Question

Calculate the vapour pressure lowering

caused by the addition of 68.4 g of

sucrose(molecular weight=342g) to 500 g

of water if the vapour pressure of pure

water at 25⁰c is 20.0 mm of hg​

Answer 1

We have to find the vapor pressure lowering caused by the addition of 68.4 g of sucrose (Mol wt 342g) to 500g of water if the vapor pressure of pure water at 25°C is 20 mm Hg.

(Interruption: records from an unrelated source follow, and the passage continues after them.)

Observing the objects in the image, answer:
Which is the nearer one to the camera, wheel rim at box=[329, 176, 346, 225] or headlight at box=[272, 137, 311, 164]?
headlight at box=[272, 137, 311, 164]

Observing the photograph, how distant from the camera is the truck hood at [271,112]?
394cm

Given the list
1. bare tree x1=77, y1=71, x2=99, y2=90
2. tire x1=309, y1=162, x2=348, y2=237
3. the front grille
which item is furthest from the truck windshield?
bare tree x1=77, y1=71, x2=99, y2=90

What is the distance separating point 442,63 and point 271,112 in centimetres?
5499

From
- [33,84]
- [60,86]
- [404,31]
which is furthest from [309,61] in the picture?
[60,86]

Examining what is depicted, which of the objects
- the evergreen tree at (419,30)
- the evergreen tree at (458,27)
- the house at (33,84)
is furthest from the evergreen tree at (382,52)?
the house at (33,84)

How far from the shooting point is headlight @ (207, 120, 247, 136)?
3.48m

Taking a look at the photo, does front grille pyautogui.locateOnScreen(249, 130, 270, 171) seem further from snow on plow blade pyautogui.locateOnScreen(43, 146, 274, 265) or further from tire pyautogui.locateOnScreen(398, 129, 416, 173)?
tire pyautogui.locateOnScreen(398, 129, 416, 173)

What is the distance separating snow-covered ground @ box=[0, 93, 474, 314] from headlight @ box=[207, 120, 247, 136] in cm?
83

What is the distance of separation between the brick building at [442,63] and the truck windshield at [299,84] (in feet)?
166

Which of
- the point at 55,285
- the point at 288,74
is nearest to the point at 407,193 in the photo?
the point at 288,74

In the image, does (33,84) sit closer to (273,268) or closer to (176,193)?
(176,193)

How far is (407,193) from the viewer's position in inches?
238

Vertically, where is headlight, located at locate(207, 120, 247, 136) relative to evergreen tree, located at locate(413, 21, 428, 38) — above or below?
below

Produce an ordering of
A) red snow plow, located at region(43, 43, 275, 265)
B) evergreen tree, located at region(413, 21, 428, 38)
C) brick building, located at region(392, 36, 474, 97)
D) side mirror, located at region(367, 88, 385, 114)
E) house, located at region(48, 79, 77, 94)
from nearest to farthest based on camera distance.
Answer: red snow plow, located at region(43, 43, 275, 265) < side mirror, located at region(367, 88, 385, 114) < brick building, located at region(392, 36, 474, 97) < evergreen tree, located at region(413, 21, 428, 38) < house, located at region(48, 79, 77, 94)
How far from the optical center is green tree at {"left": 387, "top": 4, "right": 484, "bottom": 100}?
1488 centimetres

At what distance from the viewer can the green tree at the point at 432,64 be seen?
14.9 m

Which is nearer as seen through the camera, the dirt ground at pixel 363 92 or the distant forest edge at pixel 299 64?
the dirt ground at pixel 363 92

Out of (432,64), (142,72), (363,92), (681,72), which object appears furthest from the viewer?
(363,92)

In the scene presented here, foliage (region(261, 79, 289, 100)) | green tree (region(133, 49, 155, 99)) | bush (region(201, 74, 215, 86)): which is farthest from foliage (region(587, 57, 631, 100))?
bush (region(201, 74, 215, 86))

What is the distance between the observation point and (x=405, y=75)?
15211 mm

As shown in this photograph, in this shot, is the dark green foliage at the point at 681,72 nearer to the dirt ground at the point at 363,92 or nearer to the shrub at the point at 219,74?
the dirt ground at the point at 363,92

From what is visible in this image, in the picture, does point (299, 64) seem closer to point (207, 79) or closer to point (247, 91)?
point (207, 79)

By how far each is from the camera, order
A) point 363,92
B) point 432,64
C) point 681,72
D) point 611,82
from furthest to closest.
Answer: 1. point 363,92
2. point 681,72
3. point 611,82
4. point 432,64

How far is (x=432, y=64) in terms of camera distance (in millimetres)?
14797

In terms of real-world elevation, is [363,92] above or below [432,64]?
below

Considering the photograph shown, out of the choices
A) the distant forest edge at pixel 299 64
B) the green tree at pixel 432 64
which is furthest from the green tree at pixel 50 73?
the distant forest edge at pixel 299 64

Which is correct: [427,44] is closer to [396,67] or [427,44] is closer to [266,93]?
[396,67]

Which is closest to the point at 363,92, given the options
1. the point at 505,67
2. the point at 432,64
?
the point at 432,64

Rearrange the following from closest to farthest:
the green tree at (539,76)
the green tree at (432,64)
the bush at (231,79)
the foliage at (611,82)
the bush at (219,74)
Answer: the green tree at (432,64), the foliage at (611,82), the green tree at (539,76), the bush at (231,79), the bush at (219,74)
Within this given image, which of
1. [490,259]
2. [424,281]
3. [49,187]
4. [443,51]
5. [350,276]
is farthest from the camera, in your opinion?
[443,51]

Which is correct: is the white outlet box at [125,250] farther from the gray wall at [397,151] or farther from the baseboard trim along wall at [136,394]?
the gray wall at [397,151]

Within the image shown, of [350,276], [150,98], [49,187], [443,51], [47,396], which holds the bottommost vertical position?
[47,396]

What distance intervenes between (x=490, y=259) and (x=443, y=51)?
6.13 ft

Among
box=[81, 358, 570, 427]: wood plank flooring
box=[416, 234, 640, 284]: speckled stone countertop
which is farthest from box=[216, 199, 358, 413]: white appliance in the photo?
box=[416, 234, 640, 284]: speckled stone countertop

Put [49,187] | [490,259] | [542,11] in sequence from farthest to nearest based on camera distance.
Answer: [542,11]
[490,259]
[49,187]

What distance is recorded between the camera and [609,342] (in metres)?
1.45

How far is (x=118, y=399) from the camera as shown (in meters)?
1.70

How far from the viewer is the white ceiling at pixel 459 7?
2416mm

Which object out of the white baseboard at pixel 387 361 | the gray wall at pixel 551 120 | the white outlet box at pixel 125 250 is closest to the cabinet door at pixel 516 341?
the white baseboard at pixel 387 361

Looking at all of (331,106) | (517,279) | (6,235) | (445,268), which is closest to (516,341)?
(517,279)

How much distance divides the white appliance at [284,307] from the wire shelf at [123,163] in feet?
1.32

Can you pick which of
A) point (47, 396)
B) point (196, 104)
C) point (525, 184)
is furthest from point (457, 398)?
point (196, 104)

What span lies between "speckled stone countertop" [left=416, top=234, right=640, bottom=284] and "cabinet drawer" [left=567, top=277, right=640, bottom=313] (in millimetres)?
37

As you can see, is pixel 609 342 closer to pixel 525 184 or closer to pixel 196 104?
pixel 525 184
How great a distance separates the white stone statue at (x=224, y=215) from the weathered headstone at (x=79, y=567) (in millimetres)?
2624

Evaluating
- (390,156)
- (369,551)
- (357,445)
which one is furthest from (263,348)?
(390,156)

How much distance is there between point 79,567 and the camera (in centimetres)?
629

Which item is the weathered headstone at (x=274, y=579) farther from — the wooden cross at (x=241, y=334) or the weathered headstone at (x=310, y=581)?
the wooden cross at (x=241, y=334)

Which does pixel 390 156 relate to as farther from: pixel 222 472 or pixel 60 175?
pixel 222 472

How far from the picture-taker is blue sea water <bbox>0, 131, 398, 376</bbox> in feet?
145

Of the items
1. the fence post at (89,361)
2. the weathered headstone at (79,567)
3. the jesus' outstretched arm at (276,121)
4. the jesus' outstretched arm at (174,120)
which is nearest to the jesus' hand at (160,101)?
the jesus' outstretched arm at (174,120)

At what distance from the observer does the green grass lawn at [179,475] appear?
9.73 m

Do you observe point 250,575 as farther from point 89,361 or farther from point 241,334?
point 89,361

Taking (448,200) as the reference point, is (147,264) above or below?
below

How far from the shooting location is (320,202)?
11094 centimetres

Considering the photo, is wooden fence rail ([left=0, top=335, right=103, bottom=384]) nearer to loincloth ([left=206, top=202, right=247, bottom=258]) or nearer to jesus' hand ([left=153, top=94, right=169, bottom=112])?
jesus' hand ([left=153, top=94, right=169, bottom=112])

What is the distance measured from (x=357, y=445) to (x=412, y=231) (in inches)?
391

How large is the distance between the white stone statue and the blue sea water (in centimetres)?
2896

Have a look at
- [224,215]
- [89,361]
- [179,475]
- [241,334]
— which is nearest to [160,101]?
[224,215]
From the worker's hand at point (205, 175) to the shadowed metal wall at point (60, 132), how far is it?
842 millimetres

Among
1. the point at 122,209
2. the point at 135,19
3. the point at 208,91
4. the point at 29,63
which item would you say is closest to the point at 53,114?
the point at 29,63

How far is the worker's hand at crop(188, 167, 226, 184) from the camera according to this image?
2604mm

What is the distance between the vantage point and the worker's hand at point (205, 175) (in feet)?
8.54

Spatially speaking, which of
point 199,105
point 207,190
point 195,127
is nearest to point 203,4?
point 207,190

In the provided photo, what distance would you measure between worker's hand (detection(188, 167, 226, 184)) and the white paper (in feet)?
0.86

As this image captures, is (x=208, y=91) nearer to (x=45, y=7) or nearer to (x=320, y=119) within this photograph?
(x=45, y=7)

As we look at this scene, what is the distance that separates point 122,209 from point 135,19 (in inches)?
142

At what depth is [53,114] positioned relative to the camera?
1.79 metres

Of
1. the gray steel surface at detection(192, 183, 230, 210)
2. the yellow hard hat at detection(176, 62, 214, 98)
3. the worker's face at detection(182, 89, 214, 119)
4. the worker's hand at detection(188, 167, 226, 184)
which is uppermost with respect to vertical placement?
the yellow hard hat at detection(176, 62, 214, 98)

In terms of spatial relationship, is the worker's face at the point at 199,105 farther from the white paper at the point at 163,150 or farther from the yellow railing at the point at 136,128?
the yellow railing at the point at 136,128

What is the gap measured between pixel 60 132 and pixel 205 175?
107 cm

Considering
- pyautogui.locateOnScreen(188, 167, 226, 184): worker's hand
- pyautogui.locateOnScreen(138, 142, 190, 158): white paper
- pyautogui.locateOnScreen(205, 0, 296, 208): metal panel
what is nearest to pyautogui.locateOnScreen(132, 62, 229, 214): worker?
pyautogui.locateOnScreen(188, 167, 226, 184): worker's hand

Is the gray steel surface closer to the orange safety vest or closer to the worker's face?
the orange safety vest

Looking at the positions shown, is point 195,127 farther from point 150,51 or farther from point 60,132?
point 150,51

solution : initial vapor pressure ( vapor pressure of pure water) , P₀ = 20 mm

mass of sucrose = 68.4 g

molar mass of sucrose = 342 g/mol

so no of moles of sucrose , n₁ = 68.4/342 = 0.2 mol

mass of water = 500g

molar mass of water = 18g/mol

so no of moles of water , n₂ = 500/18 = 27.78 mol

now using concept,

lowering of vapor pressure = ∆P/P₀ = mole fraction of solute

⇒∆P/P₀ = n₁/(n₁ + n₂)

⇒∆P/20 = 0.2/(27.78 + 0.2) = 0.2/27.98

⇒∆P = 20 × 0.2/27.98 = 0.143 mm Hg

Therefore the vapor pressure lowering caused by addition of sucrose is 0.143 mm Hg of solution.